How attitudes shift about 'bad things'
through time.
Our parents smoked like chimneys and boys (in particular) swilled beer.
Grown ups had gin and tonic A LOT.
I hate drunk people with a passion.
I hate stoned people too because they are different from their regular selves.
How horrible it would be to have a drunk/drug addicted parent.....
Now I sound priggish and boring....just what I feel.

Sarah Laurence said...

Wye, welcome to my blog! The 70s must have been something else. I was too young for much of it to register.

Cynthia, writing is a fun journey.

ACIL, Happy Birthday!

Booksnyc, the city has changed but the past is still there in my warped memory.

Elizabeth, I once found a boyfriend because we were the only 2 at the party who were neither drunk nor stoned. I didn’t find him boring at all.

Bee said...

I think that I have a strong guilt complex, because I tend to remember the bad/disappointing things I've done in life! (And I was a boringly conscientious teenager.)
An interesting angle, though, for why YA fiction has become so appealing to you. How about a mother/daughter story about growing up in NYC -- contrasting narratives from 1985 and 2010?

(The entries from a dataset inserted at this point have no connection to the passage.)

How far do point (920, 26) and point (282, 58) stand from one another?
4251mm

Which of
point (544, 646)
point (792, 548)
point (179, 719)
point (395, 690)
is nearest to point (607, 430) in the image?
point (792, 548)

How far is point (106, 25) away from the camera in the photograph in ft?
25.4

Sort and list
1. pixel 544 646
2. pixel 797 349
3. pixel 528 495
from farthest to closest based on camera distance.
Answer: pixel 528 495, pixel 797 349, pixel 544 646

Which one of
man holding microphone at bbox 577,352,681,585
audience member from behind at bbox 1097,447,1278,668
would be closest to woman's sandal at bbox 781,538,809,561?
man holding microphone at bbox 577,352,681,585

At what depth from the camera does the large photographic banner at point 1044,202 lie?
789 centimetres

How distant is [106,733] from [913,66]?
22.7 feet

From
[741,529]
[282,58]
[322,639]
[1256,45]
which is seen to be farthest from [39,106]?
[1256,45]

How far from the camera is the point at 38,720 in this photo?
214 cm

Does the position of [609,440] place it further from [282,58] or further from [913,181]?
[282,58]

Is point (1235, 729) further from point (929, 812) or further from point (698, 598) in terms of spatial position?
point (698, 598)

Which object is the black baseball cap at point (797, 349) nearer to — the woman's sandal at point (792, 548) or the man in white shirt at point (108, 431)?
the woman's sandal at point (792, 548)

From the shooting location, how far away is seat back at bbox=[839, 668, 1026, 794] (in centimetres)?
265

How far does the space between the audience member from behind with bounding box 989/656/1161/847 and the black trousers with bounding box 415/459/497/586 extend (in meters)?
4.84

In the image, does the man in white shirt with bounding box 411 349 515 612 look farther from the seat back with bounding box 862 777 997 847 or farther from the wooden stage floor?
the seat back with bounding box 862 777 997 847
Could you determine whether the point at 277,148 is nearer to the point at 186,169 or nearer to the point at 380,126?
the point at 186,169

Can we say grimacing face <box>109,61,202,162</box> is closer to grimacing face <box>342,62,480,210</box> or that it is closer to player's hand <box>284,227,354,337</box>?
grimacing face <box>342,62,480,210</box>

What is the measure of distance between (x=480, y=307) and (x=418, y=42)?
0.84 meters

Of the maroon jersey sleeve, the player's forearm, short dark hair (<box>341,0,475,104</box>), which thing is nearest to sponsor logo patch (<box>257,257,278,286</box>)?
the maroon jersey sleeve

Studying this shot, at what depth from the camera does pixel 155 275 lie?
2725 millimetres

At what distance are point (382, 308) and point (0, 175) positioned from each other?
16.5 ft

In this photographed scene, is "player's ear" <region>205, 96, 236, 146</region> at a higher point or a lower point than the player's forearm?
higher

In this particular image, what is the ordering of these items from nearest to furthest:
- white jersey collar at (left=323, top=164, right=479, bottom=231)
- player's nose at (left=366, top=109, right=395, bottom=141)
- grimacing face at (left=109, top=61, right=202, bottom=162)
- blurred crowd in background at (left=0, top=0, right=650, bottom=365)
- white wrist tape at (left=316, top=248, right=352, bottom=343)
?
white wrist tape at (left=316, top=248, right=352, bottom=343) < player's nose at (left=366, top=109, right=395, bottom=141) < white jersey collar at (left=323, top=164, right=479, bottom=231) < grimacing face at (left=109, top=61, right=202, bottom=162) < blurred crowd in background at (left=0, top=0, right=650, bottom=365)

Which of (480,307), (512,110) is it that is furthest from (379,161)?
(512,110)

We are SO struggling with teenage issues of independence -- particularly at they relate to sexuality and drinking. As you know, the "cultural norm" in England is not one that I feel particularly comfortable with, but this is where I'm raising two teenage daughters. Compromises have to be negotiated on a constant basis.

Sarah Laurence said...

Bee, how interesting that your memory works the other way! That is a cool idea for a novel. I do often ponder how different my 70s and 80s childhood in NYC is from my children’s experience in 21st century small town Maine. Another good book would be your story: Texas then vs. England now.